▶ _Text provided_
┄┄┄┄┄┄┄┄┄┄

Lot 23. Still Life Painting
oil on canvas
47 x 34.8 cm
signed and dated upper right: B. KUBISTA 1913.
verso inscription by the artist: Zatisi Stilleben 34.8 x 47 and labels from Galerie Nationale Prague and Ustredni svaz cs. vytvarnych umelcu (Central Union of Czechoslovak Visual Artists)
No Still Life representing Czech modernist art of such high quality has ever been auctioned in the modern history of the Czech Republic.
The painting is an exceptional icon of Czech Cubism from its heyday.
In 1913, the peak year of Kubista‘s Cubist period, the artist painted only five oil paintings using the Cubist technique, four of which are held in the collections of state galleries and foundations.
The work is in excellent original condition without any restoration work.
Provenance:
– Bohumil Kubista collection
– purchased by the grandfather of the current owner (the painting has been in the family for over a hundred years)

┄┄┄┄┄┄┄┄┄┄

▶ _Data_

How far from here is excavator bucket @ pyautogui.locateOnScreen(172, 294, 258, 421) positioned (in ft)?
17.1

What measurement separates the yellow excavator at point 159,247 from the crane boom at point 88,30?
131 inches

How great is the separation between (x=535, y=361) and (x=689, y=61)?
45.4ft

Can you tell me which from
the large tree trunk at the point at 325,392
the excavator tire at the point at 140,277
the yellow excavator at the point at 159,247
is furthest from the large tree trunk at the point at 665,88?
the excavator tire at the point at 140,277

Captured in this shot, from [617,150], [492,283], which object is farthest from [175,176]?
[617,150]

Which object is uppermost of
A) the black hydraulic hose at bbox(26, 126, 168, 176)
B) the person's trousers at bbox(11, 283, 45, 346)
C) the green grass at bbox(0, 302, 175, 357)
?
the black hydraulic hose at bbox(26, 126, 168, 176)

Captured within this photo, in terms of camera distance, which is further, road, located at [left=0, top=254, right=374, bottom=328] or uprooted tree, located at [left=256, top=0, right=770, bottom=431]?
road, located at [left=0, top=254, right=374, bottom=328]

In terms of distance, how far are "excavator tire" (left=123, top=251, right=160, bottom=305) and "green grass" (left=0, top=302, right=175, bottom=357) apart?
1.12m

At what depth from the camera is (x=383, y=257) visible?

┄┄┄┄┄┄┄┄┄┄

▶ _Short problem_
In the still life lot description, rewrite the passage starting at "verso inscription by" and ending at "the Czech Republic.", using "sold" in place of "auctioned".

▶ _The completed task_
verso inscription by the artist: Zatisi Stilleben 34.8 x 47 and labels from Galerie Nationale Prague and Ustredni svaz cs. vytvarnych umelcu (Central Union of Czechoslovak Visual Artists)
No Still Life representing Czech modernist art of such high quality has ever been sold in the modern history of the Czech Republic.